独白





僕の大切にしているスケッチブックがある。表紙が波模様のさらさらした厚紙で出来てて、薄青いそれを見るたびに僕は海みたいだなぁと考える。表紙止めの焦げ茶のリボンを解いてページを開くと、中は全部真っ白で、絵なんかひとっつも書かれていない。だけど何も書かれていないかって言うと、それも違うのだ。僕はちびて短い白色のクレヨンを手にとって、今日も彼女に伝えたい言葉を紙の上に吐き出した。白いクレヨンは白い紙の上で白に混ざって見えなくなった。ぐりぐり滑らせてページいっぱいに僕の、愛、ってやつが溢れかえって、見えなくなって、満足したからまたスケッチブックは閉じて丁寧にリボンを結んでデスクの引き出しの一番下の段へ滑り込ませた。十数冊のカラフルなスケッチブックが詰め込まれているこの引き出しは、一番下の段だけとても重たい。

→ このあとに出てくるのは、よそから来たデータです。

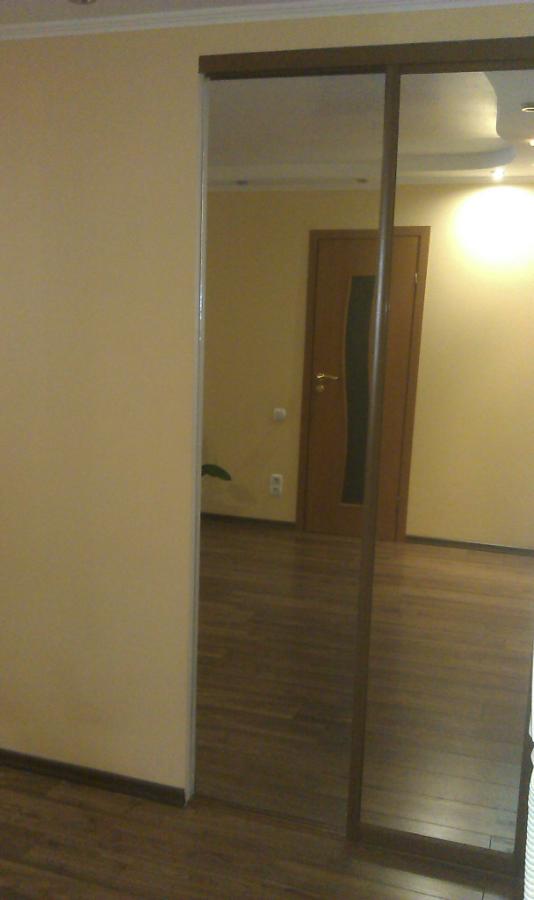 Фото 2 - Сдам 1-кв высокого новый дом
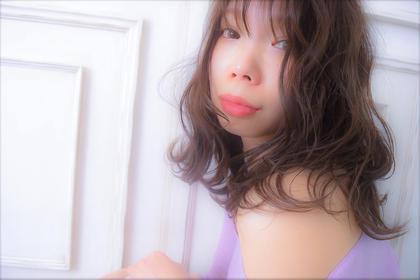 弱酸性パーマ【髪質改善ケア】付き❤️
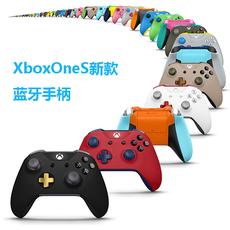 Джойстик для XBOX Microsoft XboxOneS XBOXONE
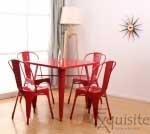 Masa din metal pentru bucatarie sau terasa5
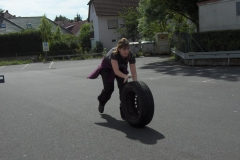 K1024_Start Reifenrollen 9
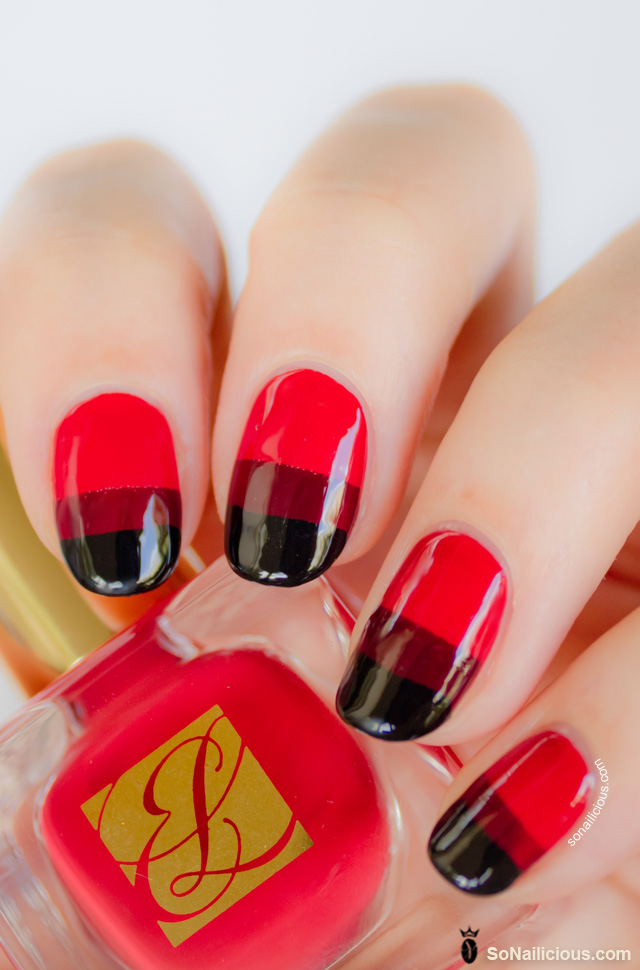 red nails, estee lauder pure red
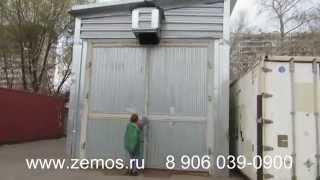 Склад 52 м2 с кран-балкой на севере Москвы |www.zemos.ru|(, 2015-11-13T10:17:23.000Z)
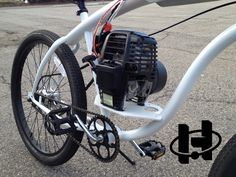 Honda Powered Bicycle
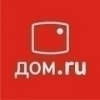 """Дом.ru"" запускает 3 новых HD-канала"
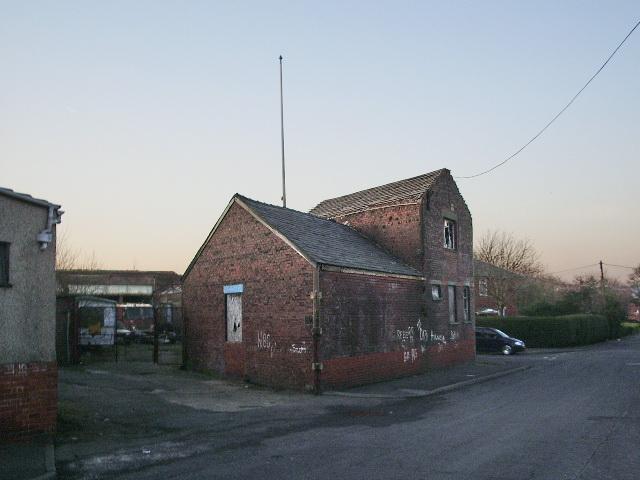 Building on Carluke Street, Blackburn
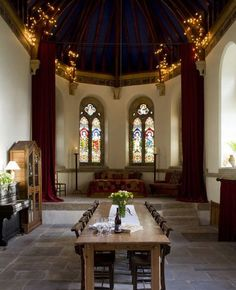 beautiful dining room in church that was turned into a private home!!!!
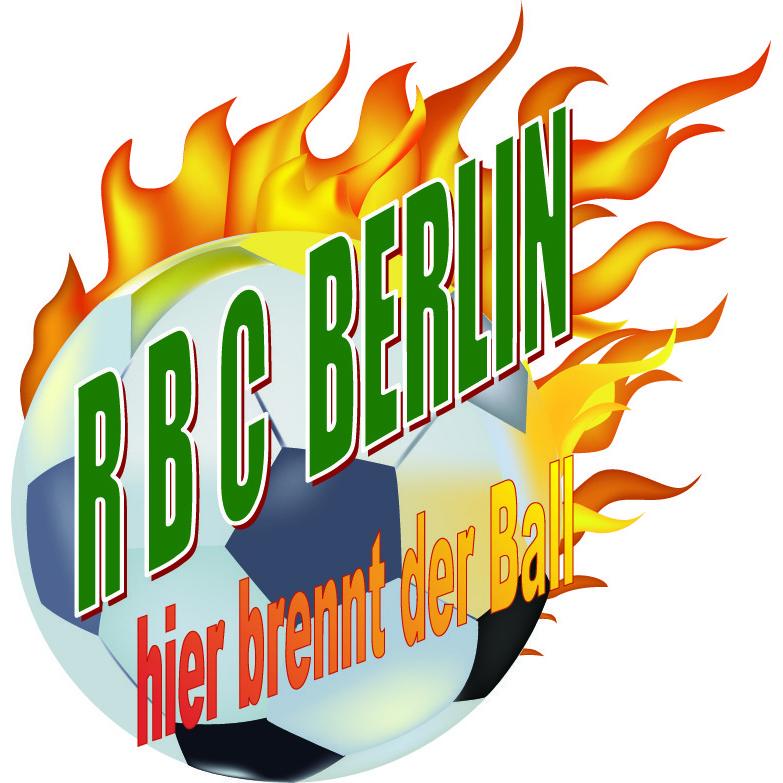 RBC Berlin e.V.: Spende für unsere Organisation (betterplace.org)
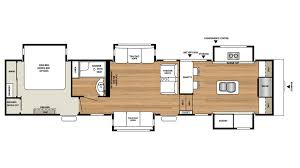 Fleetwood Wilderness Travel Trailer Floor Plans 18 Terry Fifth Wheel Floor Plans Fleetwood Terry Floor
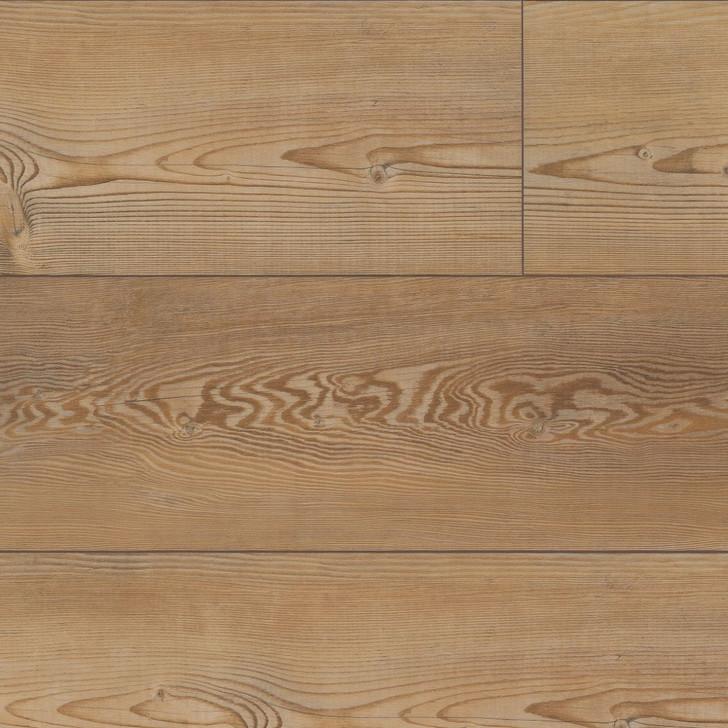 "USFloors COREtec Pro Plus Enhanced XL 9"" VV491 Luxury Vinyl Plank"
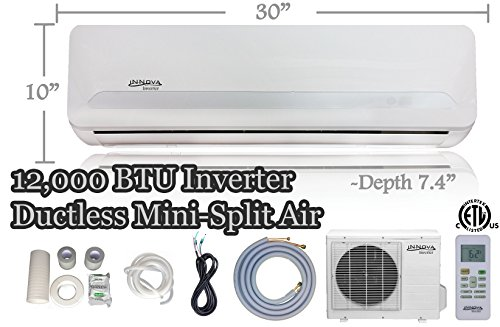 12,000 BTU Innova Ductless Mini-split Air Conditioner - Inverter - Cooling & Heating - Dehumidifier - 115v/60hz - Ultra Quiet - 16 Feet Line Set - Pre Charged with Refrigerant + All Installation Accessories Included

僕の綴った言葉たちは、まっしろな紙にまっしろなクレヨンでかいてるものだから。偶然に誰かがこれを見てしまっても、きっと書いてあることになんか気付かないだろう。もしも彼女がこれを開いたとしても、書いてあることになんか気付けないだろう。たぶん、強くて明るいおひさまにでも透かして見てみなきゃね、並んだ文字には気付かないんだろうと思う。ここは蛍光灯の並ぶ地下だから、僕のあいことば、は、ずっとずっと僕だけしか知らないまんまで、鍵がかかったこの引き出しに、ぽかんと押し込められて終わるんだろうなぁ。デスクに肘をついてぼうっとしていると、胃が痛んでる時みたいに胸がしくしくした。もしも黒いクレヨンで言葉を並べていたなら、何か変わっていたのだろうか。溶けて見えなくなっちゃうようなぼんやりしたものじゃなくって、くっきりと鮮烈に君まで届く気持ちを晒してしまえたのだろうか。コーヒーの香りに混じって、ひそひそ恋人と楽しげに囁いている君の声が聞こえていた。隣に並ぶのは、僕じゃあだめだった?